I’m not sure if this is on topic, but about the same time posters report they started getting loss of sync, I saw an apparent drop of MLAT position reports to less than 50% of before the change. I checked the stats of other users in my area and saw much the same change. Since I was running on a Raspberry Pi 2, I tried replacing it with a Raspberry Pi 3, but the percentage of MLAT positions processed remained about the same. Here are some recent log lines:

[2017-05-26 10:34 PDT] mlat-client(2157): Receiver status: connected
[2017-05-26 10:34 PDT] mlat-client(2157): Server status: synchronized with 126 nearby receivers
[2017-05-26 10:34 PDT] mlat-client(2157): Receiver: 205.9 msg/s received 85.9 msg/s processed (42%)

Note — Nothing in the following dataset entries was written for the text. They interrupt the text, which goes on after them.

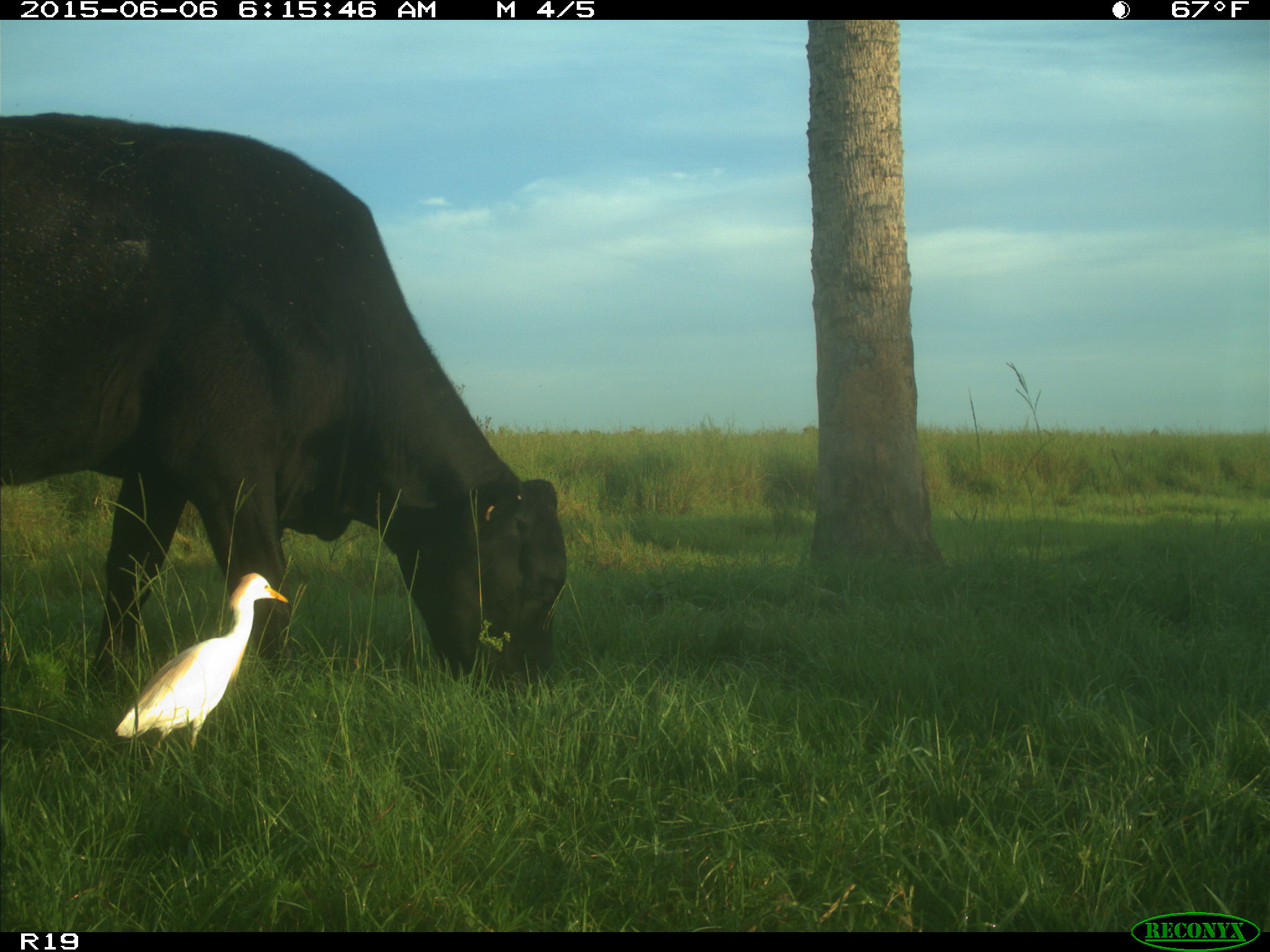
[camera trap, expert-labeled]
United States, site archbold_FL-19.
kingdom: Animalia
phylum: Chordata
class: Mammalia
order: Artiodactyla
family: Bovidae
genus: Bos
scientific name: Bos taurus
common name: domestic cow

[2017-05-26 10:34 PDT] mlat-client(2157): Server: 0.2 kB/s from server 0.0kB/s TCP to server 1.1kB/s UDP to server
[2017-05-26 10:34 PDT] mlat-client(2157): Results: 81.1 positions/minute
[2017-05-26 10:34 PDT] mlat-client(2157): Aircraft: 18 of 34 Mode S, 23 of 29 ADS-B used
[2017-05-26 10:34 PDT] 55322 msgs recv’d from dump1090-fa (1164 in last 5m); 55322 msgs sent to FlightAware
[2017-05-26 10:39 PDT] 56724 msgs recv’d from dump1090-fa (1402 in last 5m); 56724 msgs sent to FlightAware
[2017-05-26 10:44 PDT] 58078 msgs recv’d from dump1090-fa (1354 in last 5m); 58078 msgs sent to FlightAware
[2017-05-26 10:49 PDT] mlat-client(2157): Receiver status: connected
[2017-05-26 10:49 PDT] mlat-client(2157): Server status: synchronized with 109 nearby receivers
[2017-05-26 10:49 PDT] mlat-client(2157): Receiver: 207.1 msg/s received 93.8 msg/s processed (45%)
[2017-05-26 10:49 PDT] mlat-client(2157): Server: 0.2 kB/s from server 0.0kB/s TCP to server 1.1kB/s UDP to server
[2017-05-26 10:49 PDT] mlat-client(2157): Results: 81.0 positions/minute
[2017-05-26 10:49 PDT] mlat-client(2157): Aircraft: 18 of 31 Mode S, 24 of 31 ADS-B used
[2017-05-26 10:49 PDT] 59383 msgs recv’d from dump1090-fa (1305 in last 5m); 59383 msgs sent to FlightAware
[2017-05-26 10:54 PDT] 60843 msgs recv’d from dump1090-fa (1460 in last 5m); 60843 msgs sent to FlightAware

Considering that one remark I read was that MLAT could increase with the recent changes I have to wonder why I am seeing the opposite effect. Does anyone have any ideas? Should I start a new thread? Thanks!